In un prossimo futuro, chissà, per i più raffinati gourmet che affollano le ex feste del PCI comparirà anche la cucina molecolare e il suo nume tutelare, il compagno Ferran Adrià (attenzione, non è il nome di battaglia di un prode partigiano, ma di un genio dei fornelli, armato di coltello da cucina!).
Altro che sfrizzoli e frittelle, piadine e squaquerone!
Resta, comunque, una nota positiva: l’utilizzo per tutti di stoviglie e materiali biodegradabili. Un occhio all’ambiente fa sempre il suo effetto.

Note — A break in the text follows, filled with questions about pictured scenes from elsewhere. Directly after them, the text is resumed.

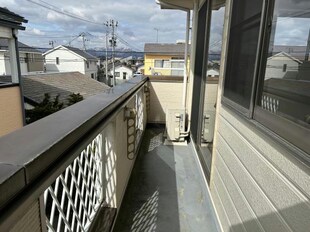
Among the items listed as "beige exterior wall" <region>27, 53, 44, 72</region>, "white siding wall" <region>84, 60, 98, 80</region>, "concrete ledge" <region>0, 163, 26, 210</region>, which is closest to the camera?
"concrete ledge" <region>0, 163, 26, 210</region>

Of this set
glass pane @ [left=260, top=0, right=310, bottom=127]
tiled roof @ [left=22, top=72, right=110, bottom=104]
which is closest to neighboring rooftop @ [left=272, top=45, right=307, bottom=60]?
glass pane @ [left=260, top=0, right=310, bottom=127]

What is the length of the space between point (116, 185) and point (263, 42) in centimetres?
150

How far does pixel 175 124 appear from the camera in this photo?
3934mm

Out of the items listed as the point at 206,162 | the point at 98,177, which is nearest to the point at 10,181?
the point at 98,177

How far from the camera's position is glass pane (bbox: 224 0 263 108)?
1295 mm

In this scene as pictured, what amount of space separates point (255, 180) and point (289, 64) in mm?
581

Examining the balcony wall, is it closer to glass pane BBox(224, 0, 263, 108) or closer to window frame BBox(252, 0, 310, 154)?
glass pane BBox(224, 0, 263, 108)

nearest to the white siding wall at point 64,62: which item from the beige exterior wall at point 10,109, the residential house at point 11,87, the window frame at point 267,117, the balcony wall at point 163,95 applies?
the residential house at point 11,87

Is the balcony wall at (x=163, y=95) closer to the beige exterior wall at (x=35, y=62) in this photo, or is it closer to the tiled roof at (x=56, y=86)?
the tiled roof at (x=56, y=86)

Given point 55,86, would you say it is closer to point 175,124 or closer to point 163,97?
point 163,97

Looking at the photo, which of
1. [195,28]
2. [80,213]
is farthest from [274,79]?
[195,28]

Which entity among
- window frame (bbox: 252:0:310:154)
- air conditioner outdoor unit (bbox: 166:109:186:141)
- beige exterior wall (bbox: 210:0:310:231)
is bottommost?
air conditioner outdoor unit (bbox: 166:109:186:141)

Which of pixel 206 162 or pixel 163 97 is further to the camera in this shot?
pixel 163 97

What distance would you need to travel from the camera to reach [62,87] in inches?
609
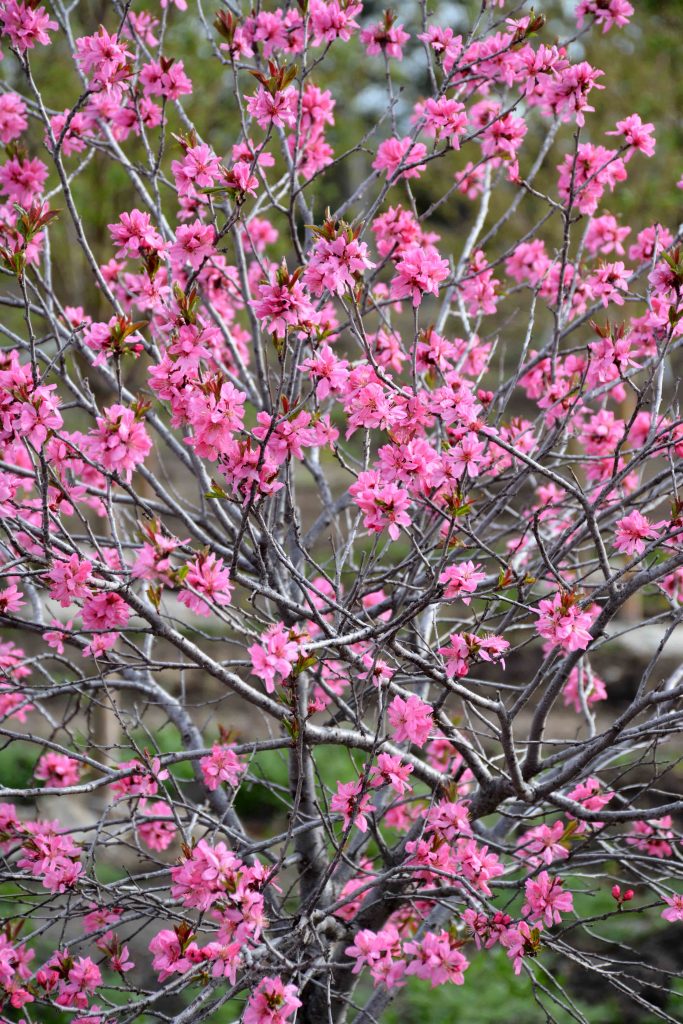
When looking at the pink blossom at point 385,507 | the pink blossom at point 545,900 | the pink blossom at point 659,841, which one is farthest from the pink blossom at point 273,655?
the pink blossom at point 659,841

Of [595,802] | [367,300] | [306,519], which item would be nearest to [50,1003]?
[595,802]

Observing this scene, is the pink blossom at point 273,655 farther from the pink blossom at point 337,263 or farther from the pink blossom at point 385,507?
the pink blossom at point 337,263

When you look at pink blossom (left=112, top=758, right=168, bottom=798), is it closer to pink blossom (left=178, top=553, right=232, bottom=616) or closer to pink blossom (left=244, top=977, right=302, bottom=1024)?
pink blossom (left=244, top=977, right=302, bottom=1024)

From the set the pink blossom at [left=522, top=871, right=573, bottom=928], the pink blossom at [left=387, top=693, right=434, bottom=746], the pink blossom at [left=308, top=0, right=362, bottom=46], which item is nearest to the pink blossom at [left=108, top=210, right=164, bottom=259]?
the pink blossom at [left=308, top=0, right=362, bottom=46]

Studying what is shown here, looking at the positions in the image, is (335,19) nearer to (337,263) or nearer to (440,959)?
(337,263)

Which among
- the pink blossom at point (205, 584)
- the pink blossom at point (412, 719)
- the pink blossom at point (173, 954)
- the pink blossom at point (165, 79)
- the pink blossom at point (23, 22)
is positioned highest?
the pink blossom at point (165, 79)

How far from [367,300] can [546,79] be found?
0.92 metres

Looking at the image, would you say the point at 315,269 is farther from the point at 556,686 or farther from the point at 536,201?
the point at 536,201

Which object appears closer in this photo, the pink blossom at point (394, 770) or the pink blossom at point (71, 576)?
the pink blossom at point (71, 576)

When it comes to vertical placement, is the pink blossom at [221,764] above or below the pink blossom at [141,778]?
below

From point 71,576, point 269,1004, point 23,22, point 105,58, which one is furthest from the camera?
point 105,58

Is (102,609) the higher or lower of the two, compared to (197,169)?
lower

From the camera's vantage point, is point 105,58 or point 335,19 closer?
point 105,58

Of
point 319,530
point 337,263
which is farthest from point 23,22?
point 319,530
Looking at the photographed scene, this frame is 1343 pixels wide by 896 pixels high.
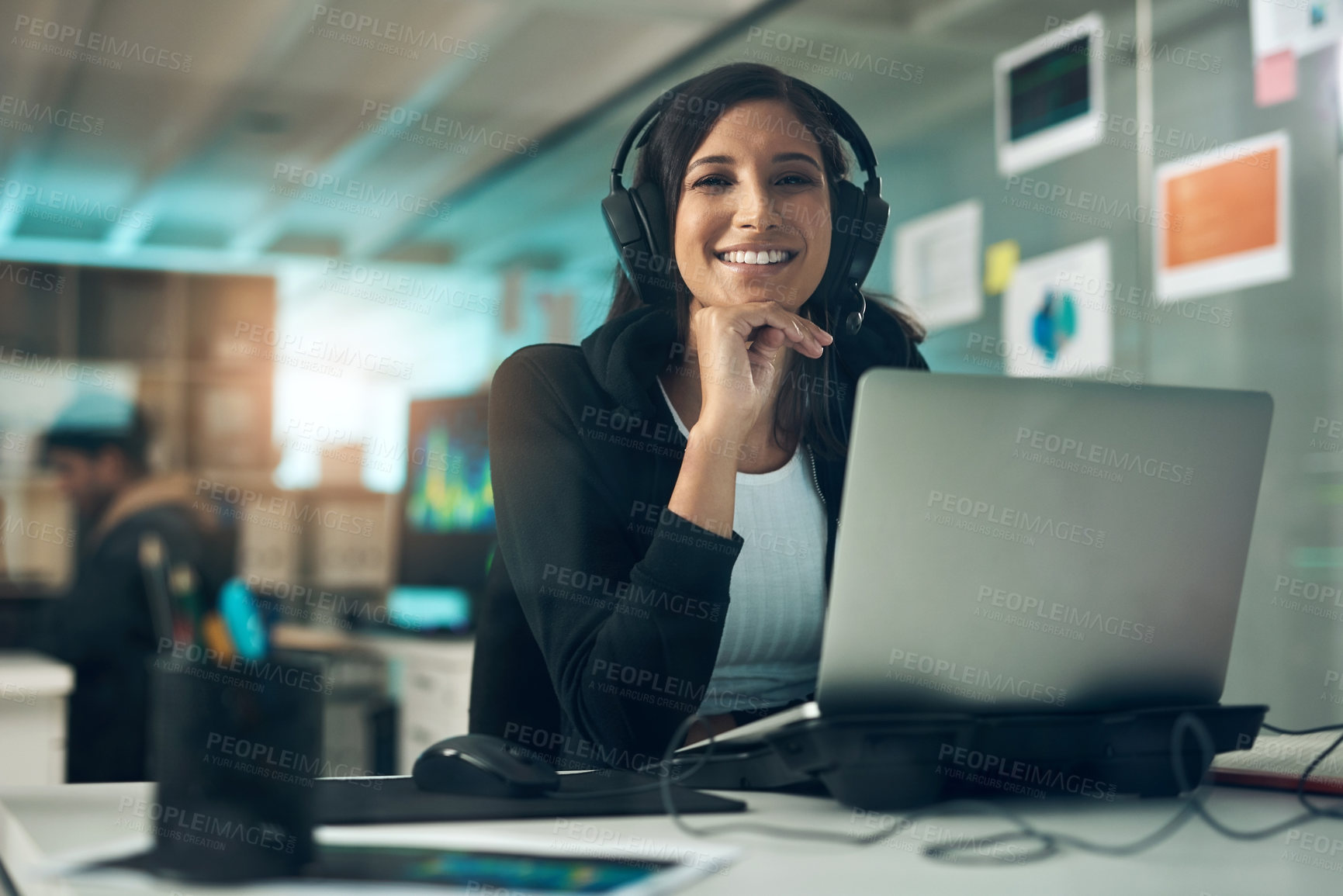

Sembra proprio che andare al galà democratico oggi significhi soprattutto scegliere il posto giusto dove mangiare bene senza spendere troppo. Magari con la relativa   guida in tasca, che forse non è stata ancora pubblicata (quasi, quasi…) nell’abusato panorama di libri di cucina, ristoranti e trattorie: “Mangiar bene all’Unità”
E l’impegno, la partecipazione attiva, l’obbligo morale nei confronti del partito?
Non sembra assicurato ormai nemmeno il normale ricambio generazionale tra i militanti volontari, vere anime pulsanti dell’organizzazione.
Le Feste dell’Unità hanno sempre rappresentato la vicenda personale e collettiva di tantissimi uomini e donne che con convinzione, sacrificio e dedizione hanno fatto grande il partito di Gramsci, dalla più piccola sezione di quartiere, alle federazioni di provincia, alle sedi nazionali. Sono e restano la storia di un grande fenomeno politico, sociale e di costume. Di un cospicuo pezzo d’Italia che da umile tradizione popolare  diventa patrimonio di democrazia.
Anche se, come titola il suo libro Anna Tonelli, la nuova festa democratica potrebbe oggi chiamarsi: ”Falce e tortello”.   
Avanti popolo!
                                                         Alfredo Laurano 
         
   ... Tutte le nostre proposte, tutte le nostre lotte e le stesse nostre polemiche tendono e debbono tendere ad affermare il principio, il metodo e la pratica dell’unità....       (Enrico Berlinguer)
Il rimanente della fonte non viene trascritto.